[Records taken from a collection]
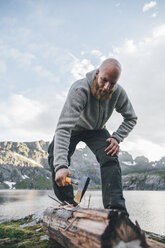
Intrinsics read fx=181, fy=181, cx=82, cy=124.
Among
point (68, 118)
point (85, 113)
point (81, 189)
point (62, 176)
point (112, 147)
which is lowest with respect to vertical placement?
point (81, 189)

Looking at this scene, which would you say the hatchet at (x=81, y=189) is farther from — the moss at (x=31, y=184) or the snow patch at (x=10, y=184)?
the snow patch at (x=10, y=184)

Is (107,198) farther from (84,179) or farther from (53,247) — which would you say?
(53,247)

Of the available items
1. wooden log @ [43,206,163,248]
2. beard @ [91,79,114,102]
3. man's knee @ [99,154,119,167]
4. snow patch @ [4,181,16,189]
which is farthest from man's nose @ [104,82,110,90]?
snow patch @ [4,181,16,189]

▸ Exercise requirements
Recast all of the records above as a Markdown table with the columns "Row" and "Text", numbering each line and skipping blank lines. Leave the pictures out.

▸ Reply
| Row | Text |
|---|---|
| 1 | Intrinsics read fx=181, fy=181, cx=82, cy=124. |
| 2 | Among |
| 3 | point (68, 118) |
| 4 | point (85, 113) |
| 5 | point (81, 189) |
| 6 | point (62, 176) |
| 7 | point (112, 147) |
| 8 | which is lowest with respect to vertical placement? |
| 9 | point (81, 189) |
| 10 | Looking at this scene, which would you say the hatchet at (x=81, y=189) is farther from — the moss at (x=31, y=184) or the snow patch at (x=10, y=184)? |
| 11 | the snow patch at (x=10, y=184) |
| 12 | Is (107,198) farther from (84,179) or farther from (53,247) — which would you say? |
| 13 | (53,247) |
| 14 | Of the available items |
| 15 | 1. wooden log @ [43,206,163,248] |
| 16 | 2. beard @ [91,79,114,102] |
| 17 | 3. man's knee @ [99,154,119,167] |
| 18 | 4. snow patch @ [4,181,16,189] |
| 19 | which is farthest from man's nose @ [104,82,110,90]? |
| 20 | snow patch @ [4,181,16,189] |